Scan the data below and copy each line where "site" occurs.

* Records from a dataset
------------------------

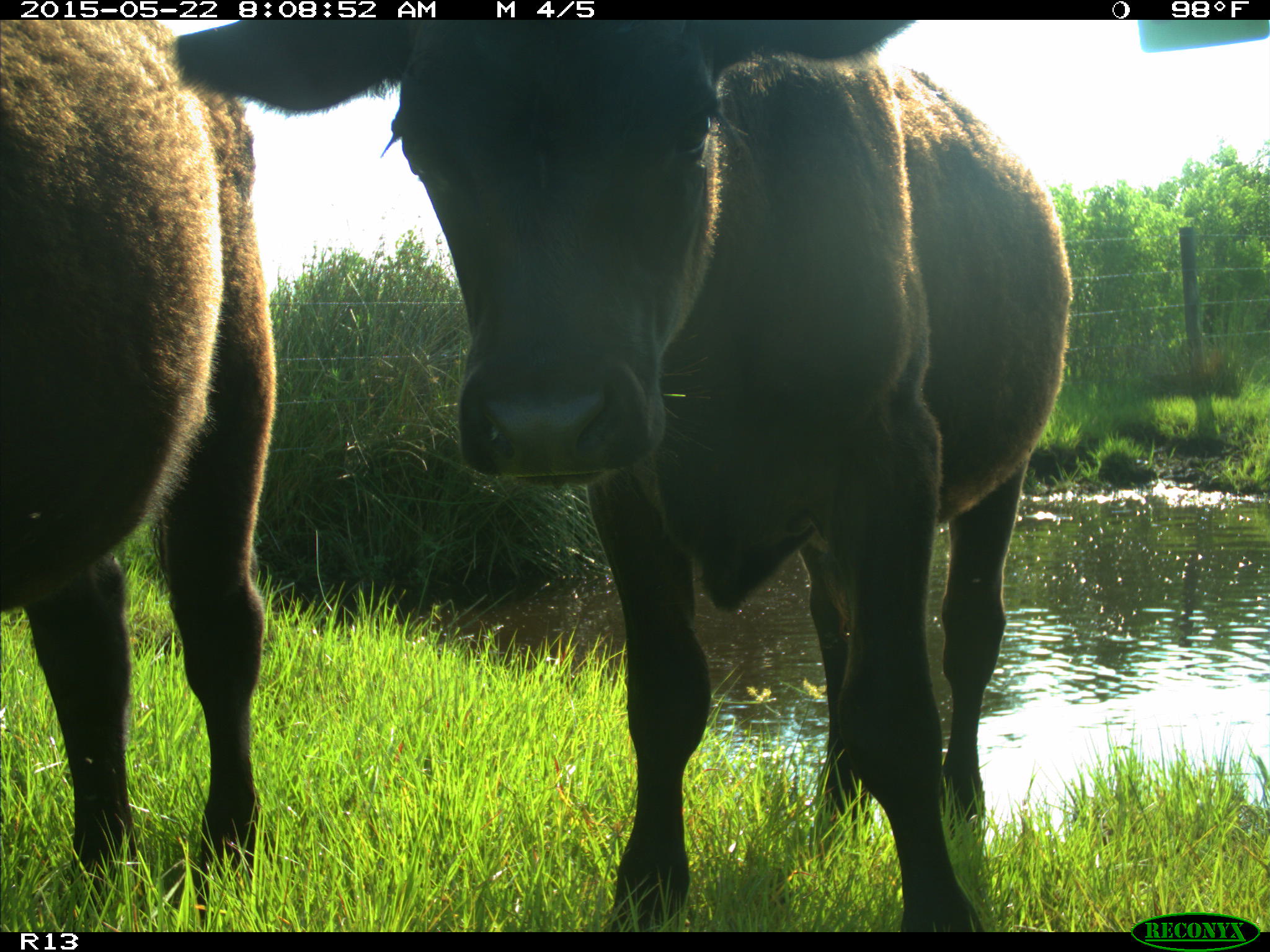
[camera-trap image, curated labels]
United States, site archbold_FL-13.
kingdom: Animalia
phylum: Chordata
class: Mammalia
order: Artiodactyla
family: Bovidae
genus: Bos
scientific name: Bos taurus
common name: domestic cow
Bos taurus (domestic cow).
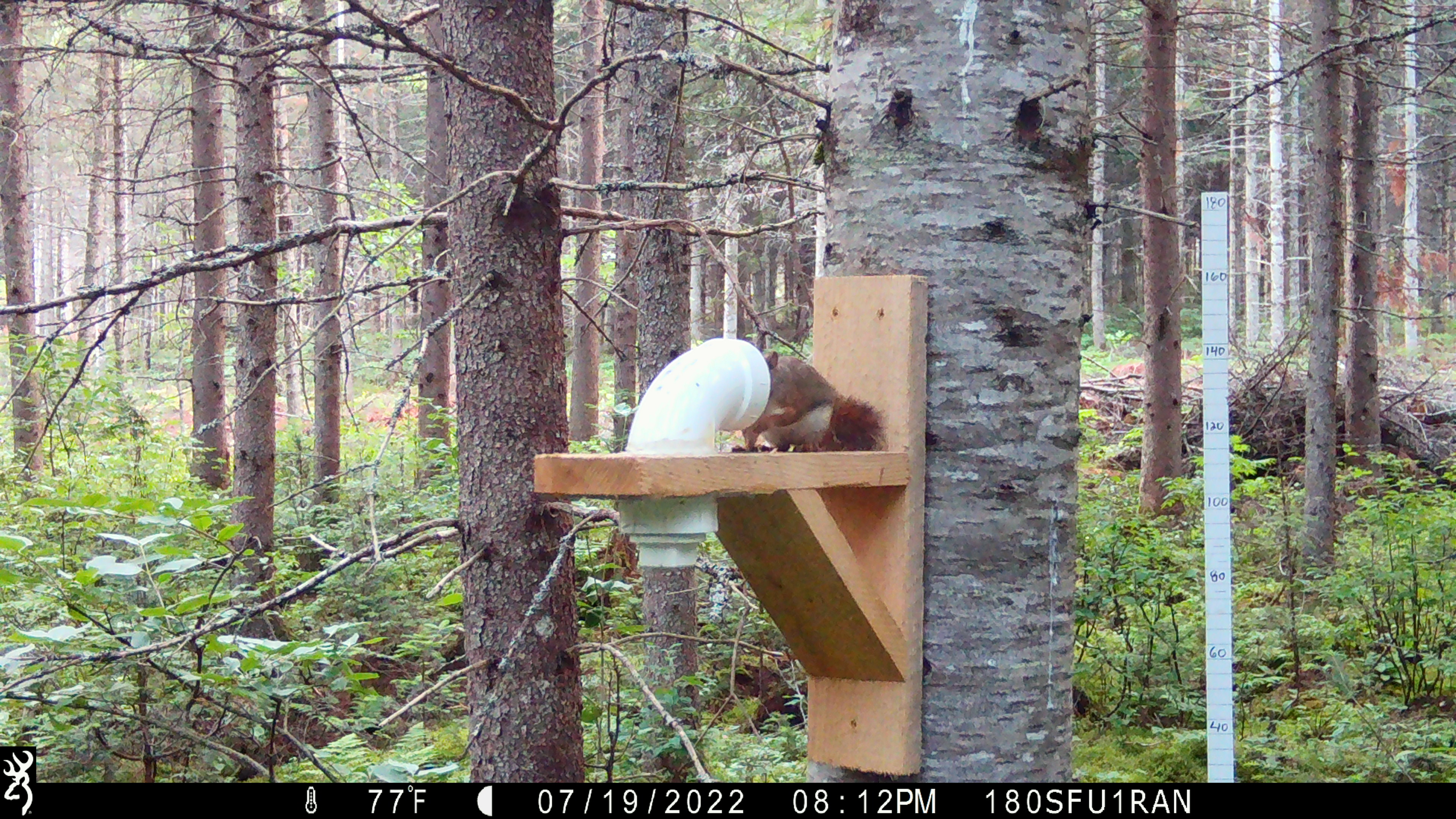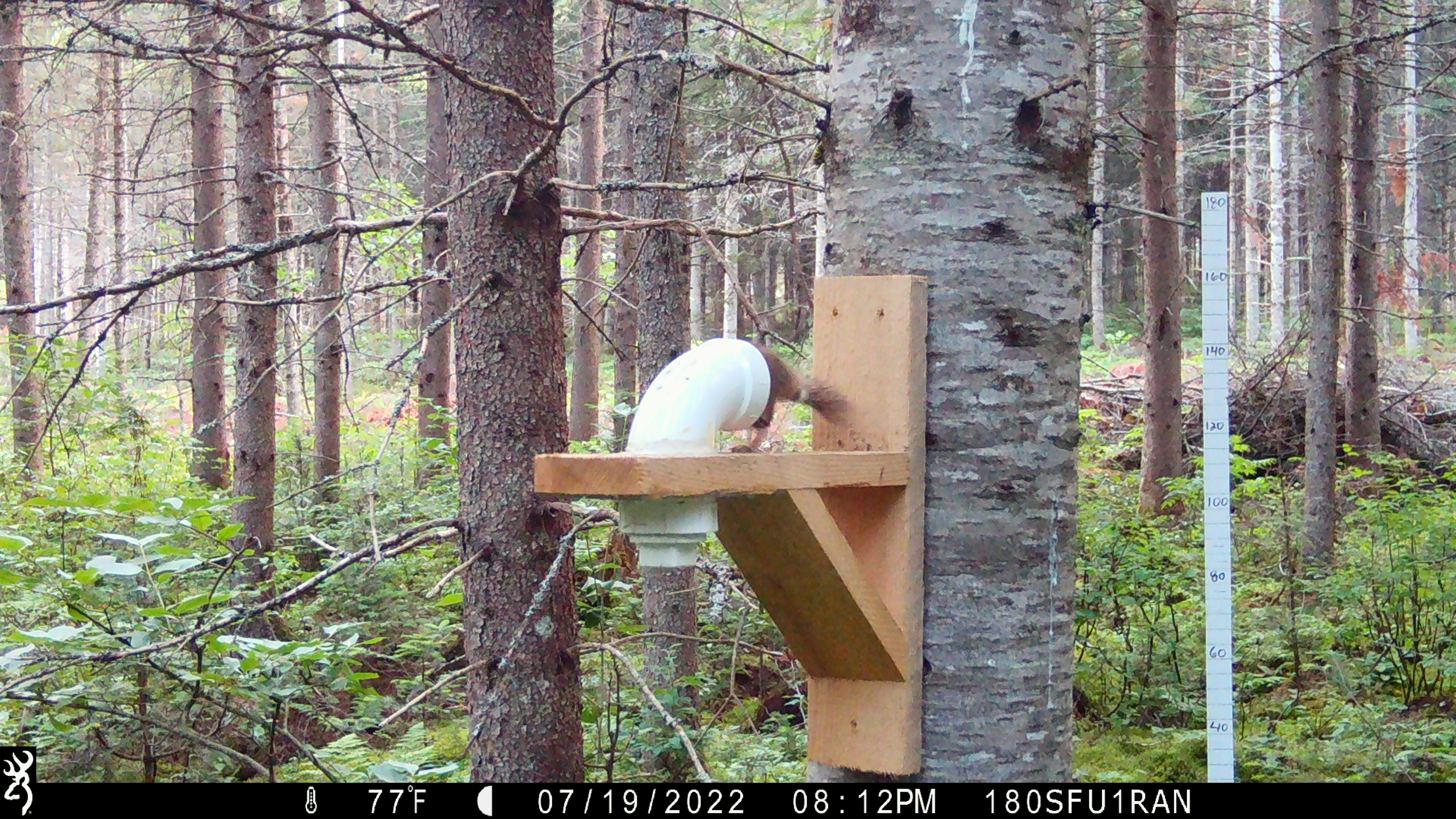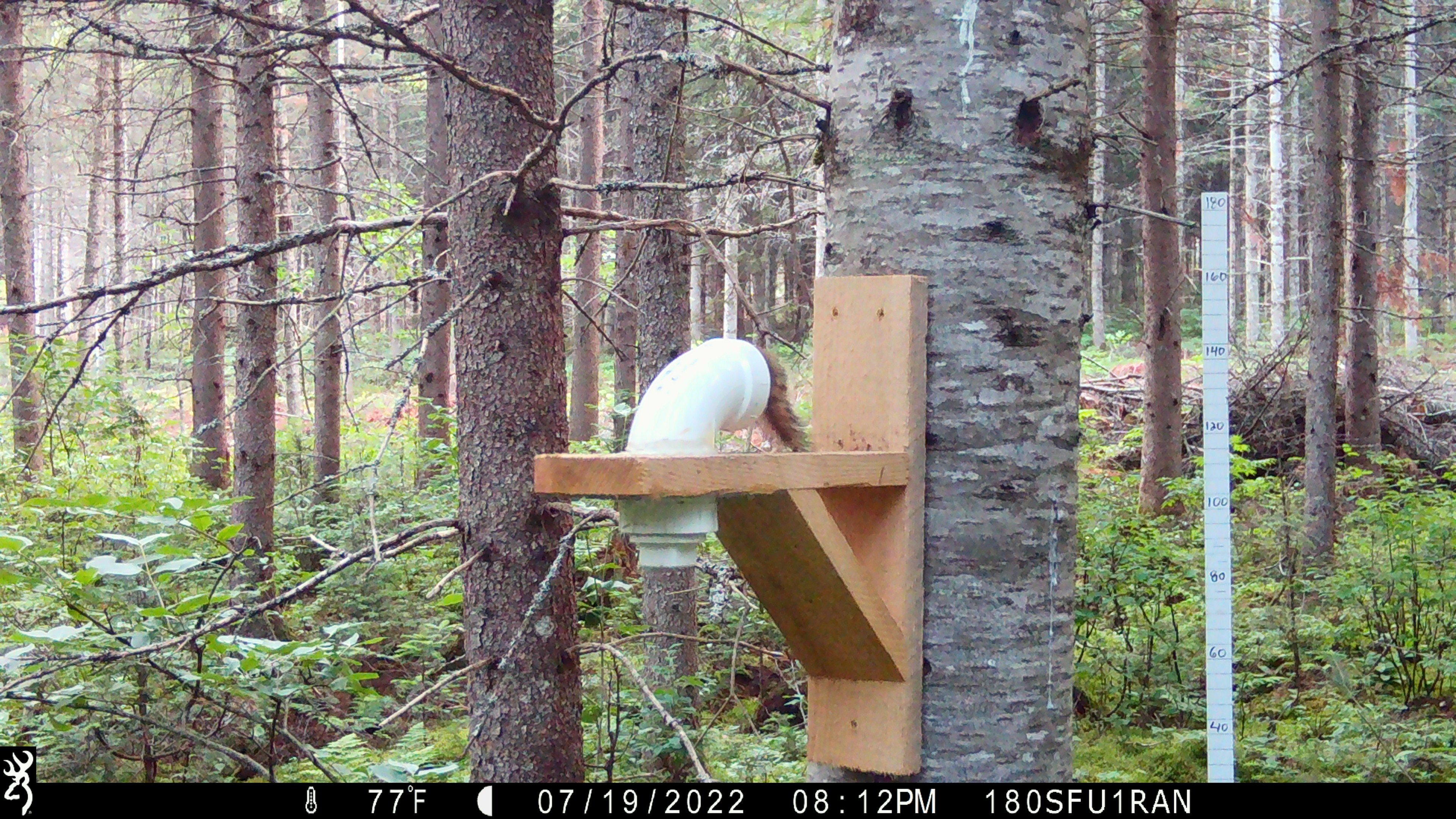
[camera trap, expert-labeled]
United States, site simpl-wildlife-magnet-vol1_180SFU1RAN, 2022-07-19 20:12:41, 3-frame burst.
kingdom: Animalia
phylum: Chordata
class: Mammalia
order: Rodentia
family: Sciuridae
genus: Tamiasciurus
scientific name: Tamiasciurus hudsonicus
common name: red squirrel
Red squirrel (Tamiasciurus hudsonicus).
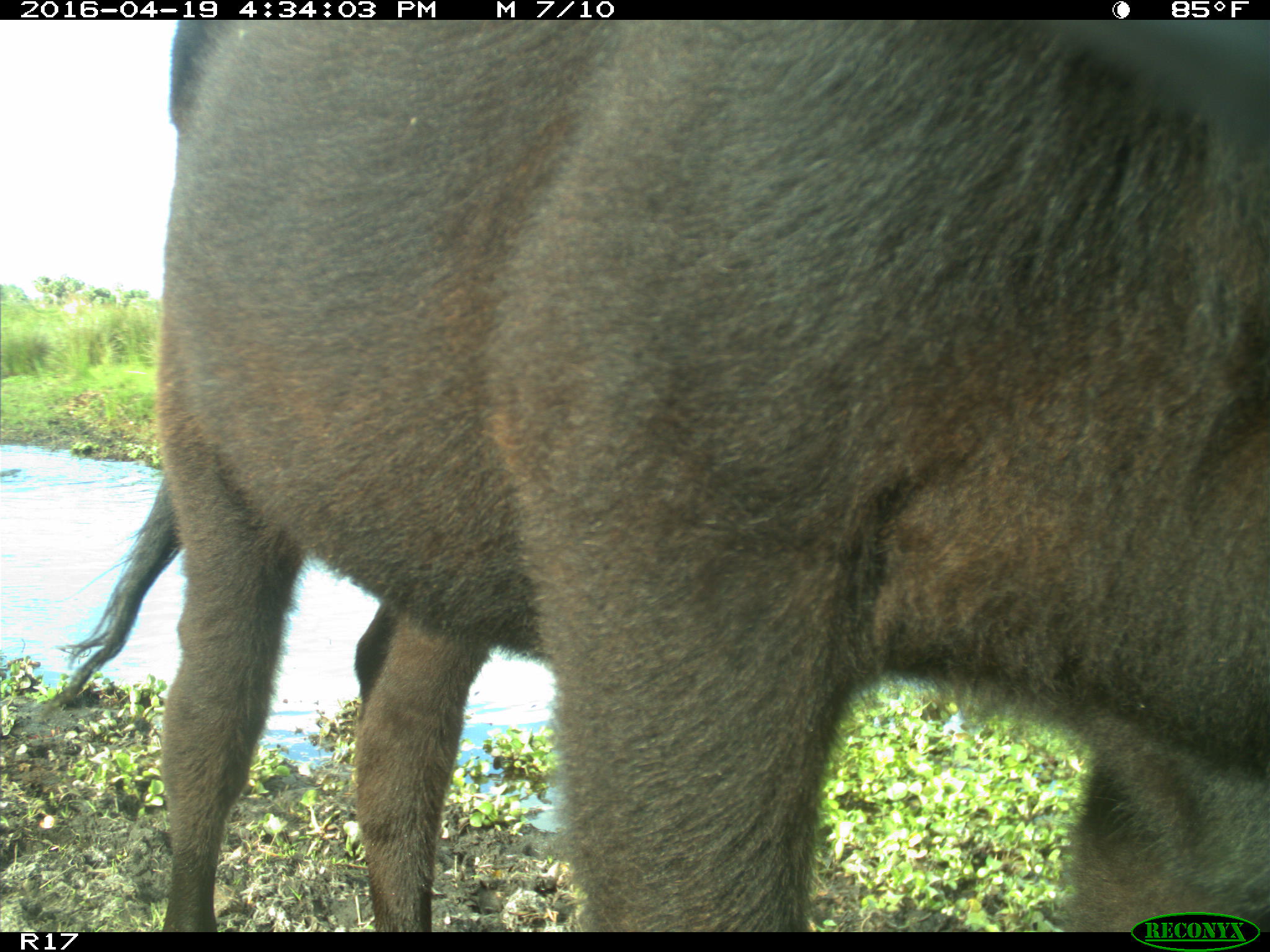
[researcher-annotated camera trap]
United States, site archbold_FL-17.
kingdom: Animalia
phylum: Chordata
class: Mammalia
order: Artiodactyla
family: Bovidae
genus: Bos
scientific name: Bos taurus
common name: domestic cow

------------------------

* EXERCISE OUTPUT
United States, site archbold_FL-13.
United States, site simpl-wildlife-magnet-vol1_180SFU1RAN, 2022-07-19 20:12:41, 3-frame burst.
United States, site archbold_FL-17.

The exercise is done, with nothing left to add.